TASK REQUIREMENTS: Copy every line of the listing below word for word.

DATA PROVIDED:
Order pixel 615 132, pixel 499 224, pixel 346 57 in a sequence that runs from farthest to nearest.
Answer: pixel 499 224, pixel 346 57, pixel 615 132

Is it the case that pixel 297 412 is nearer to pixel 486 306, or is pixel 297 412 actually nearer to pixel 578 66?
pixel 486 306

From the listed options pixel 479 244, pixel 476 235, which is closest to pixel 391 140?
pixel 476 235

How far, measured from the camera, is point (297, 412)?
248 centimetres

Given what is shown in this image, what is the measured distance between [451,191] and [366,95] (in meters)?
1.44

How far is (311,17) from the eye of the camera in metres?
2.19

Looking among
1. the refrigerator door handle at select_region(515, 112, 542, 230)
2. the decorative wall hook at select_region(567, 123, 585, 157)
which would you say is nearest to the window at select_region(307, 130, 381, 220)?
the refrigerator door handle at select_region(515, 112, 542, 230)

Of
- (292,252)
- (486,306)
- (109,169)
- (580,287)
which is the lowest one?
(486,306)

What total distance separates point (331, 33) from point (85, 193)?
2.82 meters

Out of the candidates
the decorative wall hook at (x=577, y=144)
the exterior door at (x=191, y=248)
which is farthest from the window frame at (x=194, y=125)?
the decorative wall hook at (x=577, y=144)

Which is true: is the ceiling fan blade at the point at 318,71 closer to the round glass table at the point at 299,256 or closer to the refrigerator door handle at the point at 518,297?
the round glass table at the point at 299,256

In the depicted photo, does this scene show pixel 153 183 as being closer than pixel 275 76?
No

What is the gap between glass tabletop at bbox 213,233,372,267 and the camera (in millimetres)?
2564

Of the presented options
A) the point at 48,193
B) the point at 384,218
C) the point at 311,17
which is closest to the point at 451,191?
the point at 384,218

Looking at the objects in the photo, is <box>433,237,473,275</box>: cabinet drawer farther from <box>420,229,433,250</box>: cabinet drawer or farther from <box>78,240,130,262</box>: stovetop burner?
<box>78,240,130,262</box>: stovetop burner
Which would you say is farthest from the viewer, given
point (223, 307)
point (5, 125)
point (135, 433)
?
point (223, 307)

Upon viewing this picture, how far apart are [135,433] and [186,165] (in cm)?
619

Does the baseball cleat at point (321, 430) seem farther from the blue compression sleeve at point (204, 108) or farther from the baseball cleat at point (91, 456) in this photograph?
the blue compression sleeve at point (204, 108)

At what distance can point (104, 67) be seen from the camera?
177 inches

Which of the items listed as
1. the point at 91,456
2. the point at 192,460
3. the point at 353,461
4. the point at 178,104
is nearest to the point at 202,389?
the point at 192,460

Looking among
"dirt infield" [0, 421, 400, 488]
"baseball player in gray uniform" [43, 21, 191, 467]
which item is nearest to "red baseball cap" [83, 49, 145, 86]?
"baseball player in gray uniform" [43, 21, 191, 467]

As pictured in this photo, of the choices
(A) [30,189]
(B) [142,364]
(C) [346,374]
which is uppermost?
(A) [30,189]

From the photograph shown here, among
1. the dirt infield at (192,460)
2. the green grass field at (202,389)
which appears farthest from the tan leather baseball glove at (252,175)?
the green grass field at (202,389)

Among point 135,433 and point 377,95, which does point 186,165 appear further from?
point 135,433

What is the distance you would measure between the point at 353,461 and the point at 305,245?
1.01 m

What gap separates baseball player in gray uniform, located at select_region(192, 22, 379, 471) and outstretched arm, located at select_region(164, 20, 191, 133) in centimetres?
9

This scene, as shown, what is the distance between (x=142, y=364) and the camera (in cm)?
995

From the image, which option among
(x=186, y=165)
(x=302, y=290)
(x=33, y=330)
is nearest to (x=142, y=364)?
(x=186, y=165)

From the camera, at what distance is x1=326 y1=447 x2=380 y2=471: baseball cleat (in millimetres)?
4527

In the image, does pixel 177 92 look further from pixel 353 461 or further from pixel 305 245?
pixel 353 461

SOLUTION FOR THIS TASK:
Order pixel 615 132, pixel 499 224, pixel 346 57 in a sequence that runs from farthest to nearest.
Answer: pixel 499 224, pixel 346 57, pixel 615 132

Is it the case that pixel 297 412 is nearer to pixel 486 306, or is pixel 297 412 actually nearer to pixel 578 66?
pixel 486 306

From the listed options pixel 479 244, pixel 476 235, which is closest to pixel 391 140?
pixel 476 235

How far, measured from the camera, is point (297, 412)?
248 centimetres

Given what is shown in this image, what is the measured distance between [451,191] and [366,95] (in meters)?
1.44

How far is (311,17) from the eye of the camera in metres?
2.19

Looking among
1. the refrigerator door handle at select_region(515, 112, 542, 230)
2. the decorative wall hook at select_region(567, 123, 585, 157)
which would you say is nearest to the window at select_region(307, 130, 381, 220)?
the refrigerator door handle at select_region(515, 112, 542, 230)

Of
- (292,252)
- (486,306)
- (109,169)
- (580,287)
which is the lowest one?
(486,306)

What total distance separates point (331, 33) from point (85, 193)?
2.82 meters

Out of the candidates
the decorative wall hook at (x=577, y=144)
the exterior door at (x=191, y=248)
which is farthest from the window frame at (x=194, y=125)?
the decorative wall hook at (x=577, y=144)

Which is true: is the ceiling fan blade at the point at 318,71 closer to the round glass table at the point at 299,256 or closer to the refrigerator door handle at the point at 518,297?
the round glass table at the point at 299,256

In the depicted photo, does this scene show pixel 153 183 as being closer than pixel 275 76?
No

What is the gap between glass tabletop at bbox 213,233,372,267 and the camera (in millimetres)?
2564

Of the presented options
A) the point at 48,193
B) the point at 384,218
C) the point at 311,17
which is closest to the point at 451,191?
the point at 384,218

Looking at the objects in the photo, is <box>433,237,473,275</box>: cabinet drawer farther from <box>420,229,433,250</box>: cabinet drawer or farther from <box>78,240,130,262</box>: stovetop burner?
<box>78,240,130,262</box>: stovetop burner
Which would you say is farthest from the viewer, given
point (223, 307)
point (5, 125)
point (135, 433)
?
point (223, 307)

Upon viewing this picture, how far apart are [135,433] and [186,165] (in cm)?
619

Does the baseball cleat at point (321, 430) seem farther from the blue compression sleeve at point (204, 108) or farther from the baseball cleat at point (91, 456) in this photograph?
the blue compression sleeve at point (204, 108)

At what distance can point (104, 67) be seen from the camera?
177 inches

Which of the items listed as
1. the point at 91,456
2. the point at 192,460
3. the point at 353,461
4. the point at 178,104
is nearest to the point at 202,389?
the point at 192,460

Looking among
"dirt infield" [0, 421, 400, 488]
"baseball player in gray uniform" [43, 21, 191, 467]
which item is nearest to "red baseball cap" [83, 49, 145, 86]?
"baseball player in gray uniform" [43, 21, 191, 467]

As pictured in this photo, of the choices
(A) [30,189]
(B) [142,364]
(C) [346,374]
which is uppermost?
(A) [30,189]

From the photograph shown here, among
1. the dirt infield at (192,460)
2. the green grass field at (202,389)
which appears farthest from the tan leather baseball glove at (252,175)?
the green grass field at (202,389)

Among point 135,433 and point 377,95, which does point 186,165 appear further from?
point 135,433

What is the distance you would measure between the point at 353,461 and the point at 305,245?
1.01 m

What gap separates baseball player in gray uniform, located at select_region(192, 22, 379, 471) and outstretched arm, located at select_region(164, 20, 191, 133) in centimetres?
9

This scene, as shown, what is the distance between (x=142, y=364) and the camera (in cm)?
995

From the image, which option among
(x=186, y=165)
(x=302, y=290)
(x=33, y=330)
is nearest to (x=142, y=364)?
(x=186, y=165)

From the camera, at what distance is x1=326 y1=447 x2=380 y2=471: baseball cleat (in millimetres)?
4527

In the image, does pixel 177 92 look further from pixel 353 461 or further from pixel 305 245?
pixel 353 461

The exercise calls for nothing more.